Funding for large projects, like the EPA-mandated multi-billion-dollar, multi-year CSO abatement projects – is a double-edged sword, Buckley said. “Those programs require the construction of huge tunnel projects that keep combined sewage from entering local waterways. While that is great for the environment and great for a certain portion of large tunneling contractors, it means that there is less money being spent on maintaining and upgrading our vast network of water and sewer mains, which make up the greatest portion of our memberships’ work.”
Workforce development and accepting change are other ongoing themes that remain front and center in the utility construction industry going forward. “I think we need to re-think the way we view college. College is wonderful and expanding the mind is a necessity, but college is not for everyone. We are limiting our own workforce by telling all high school age children they need to go to college. And at the same time, we as employers need to be ready and willing to bring that new workforce into our culture. The fact is that there are many students who can make more money, and with no debt, by entering construction as a skilled tradesman,” Buckley said.
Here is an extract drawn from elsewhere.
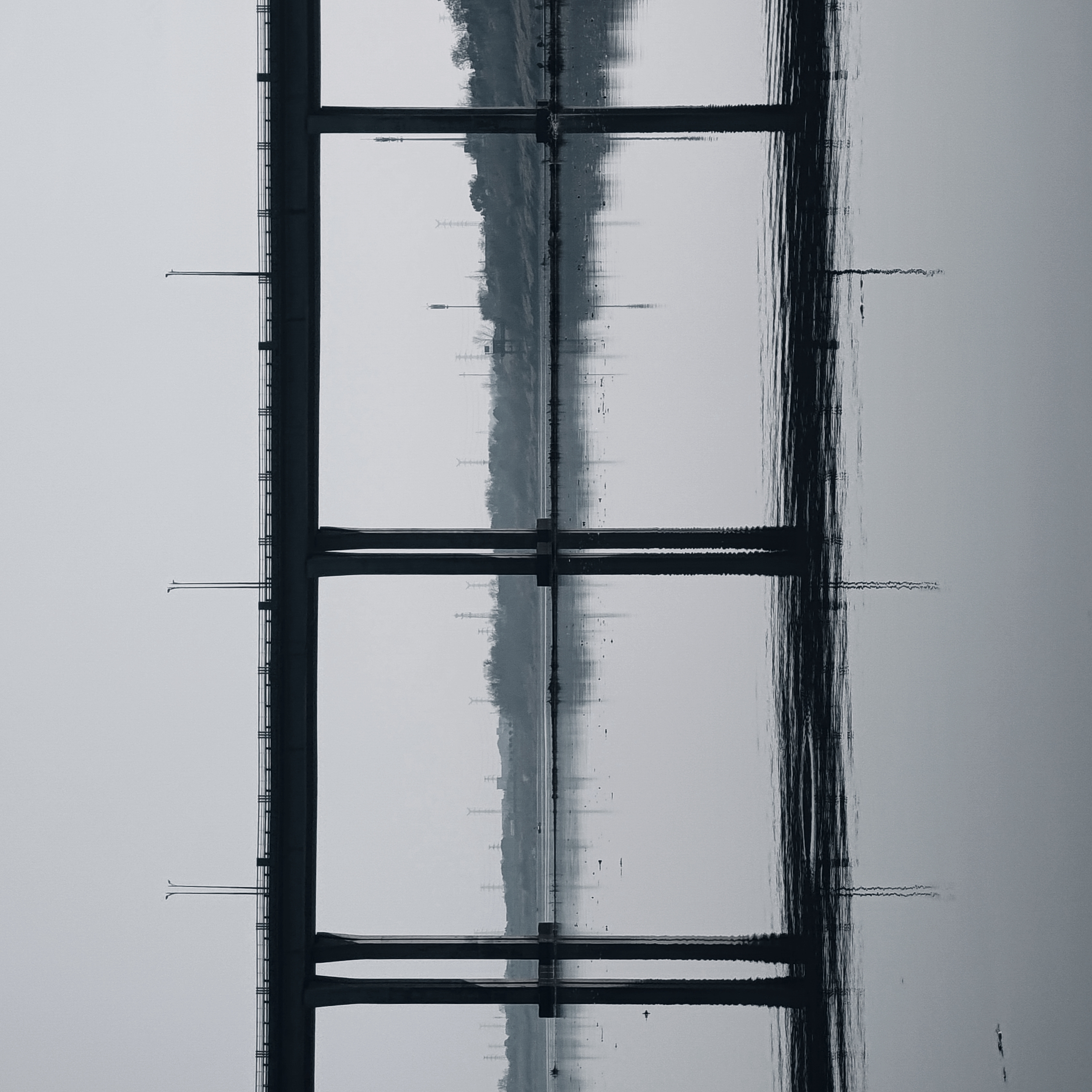 水上脊梁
“We as an industry are also slow to embrace change. We are surrounded by constant change and we need to be able to adapt. I often hear contractors and employees say ‘I’ve been doing this work for 25 years and we’ve never done it any other way.’ But does that mean it is right? Sometimes we are forced into change because the rules have changed, like Silica, and there are times when we need to change because there are better ways of succeeding, whether through technology or new means and methods.”
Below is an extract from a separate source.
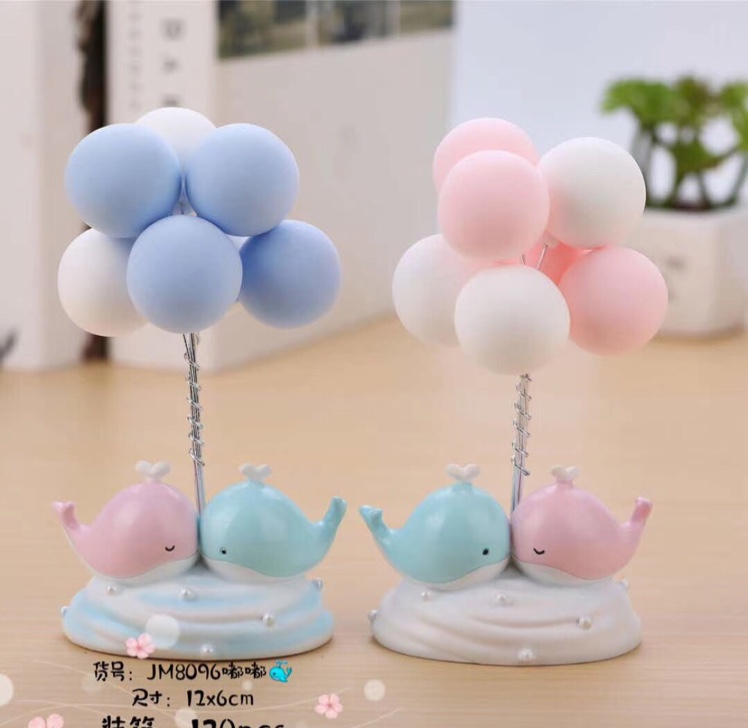 Doodle dolphin balloon decorations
Buckley says for him, the most rewarding aspect of the utility construction industry is interacting with the men and women in the field. “There are no more dedicated individuals in any line of work than those who sacrifice their body, blood, sweat and family time, just to make sure that our society has running water – every day. They may be rough, but they are some of the most intelligent, creative and hard-working people you will ever meet. We can learn a lot from them, if we just listen.”
The Association doesn’t run on its own. Buckley says it takes a dedicated group of talented and hard-working individuals to come together and form one cohesive unit. With the guidance of Bill Hillman and Chris Barrett, our own NUCA staff make the impossible – possible, the difficult -easy, and the troubled – calm. The staff members are multi-talented and perform myriad duties every day, that only they know how to perform. Buckley is excited that his office at Garney is just eight miles away from NUCA’s headquarters in Fairfax, Virginia, so that he will be able to collaborate and interact with this talented group of people on a regular basis.
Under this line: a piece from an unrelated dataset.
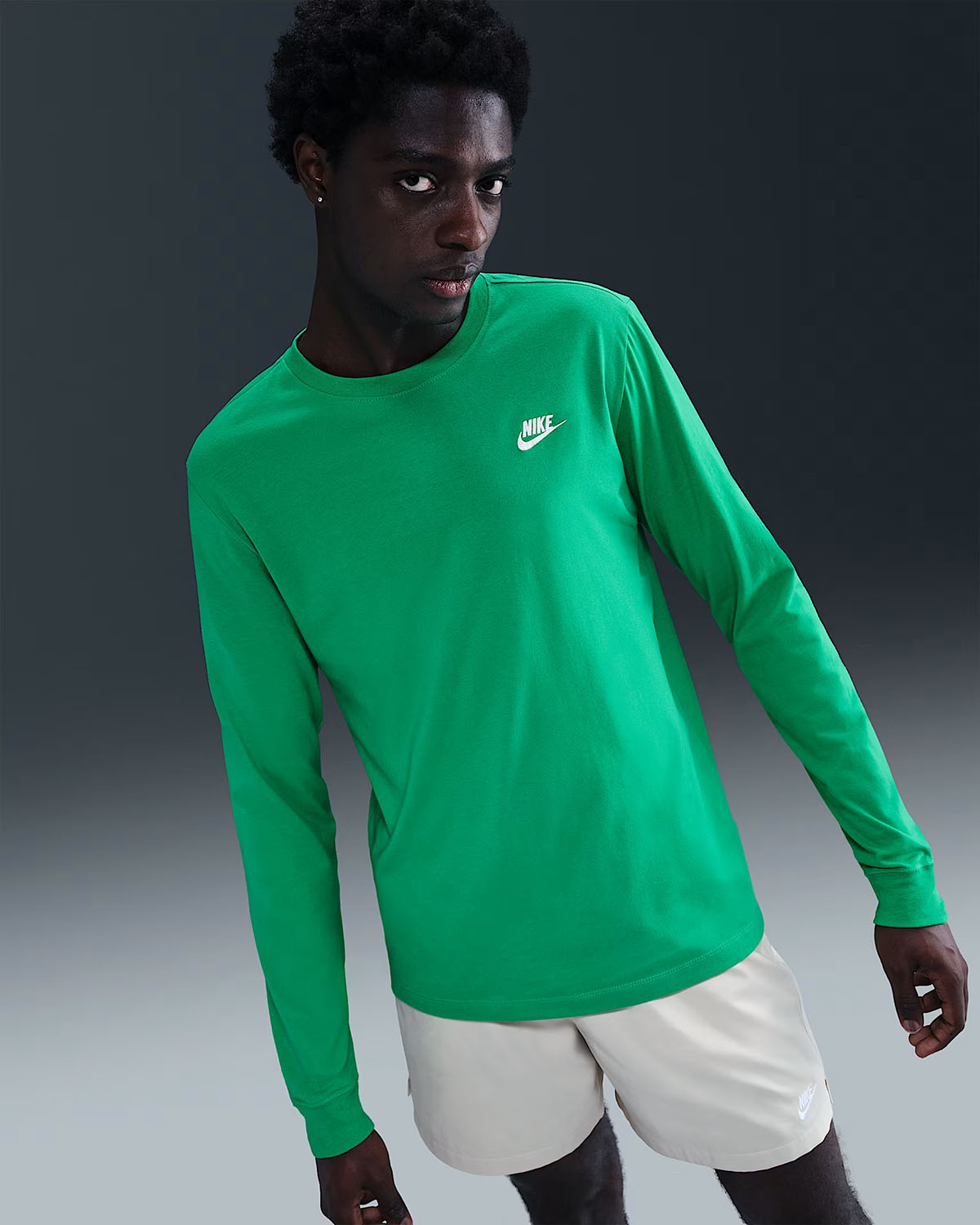 Nike Sportswear Club Men's Long Sleeve T Shirt Stadium Green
NUCA Annual Conventions and the Annual May Summit have not only formed strong professional connections with some amazing people from all over the country, but also some amazing personal relationships. “My wife and I have made some wonderful life long memories with some incredible individuals over the past ten years,” Buckley concluded.
Dan and his wife Dianne live in Lansdowne on the Potomac, Virginia. They enjoy hiking along the banks of the Potomac River with their black lab Kaya and visiting the many wineries in Loudoun County, Virginia, with their three daughters.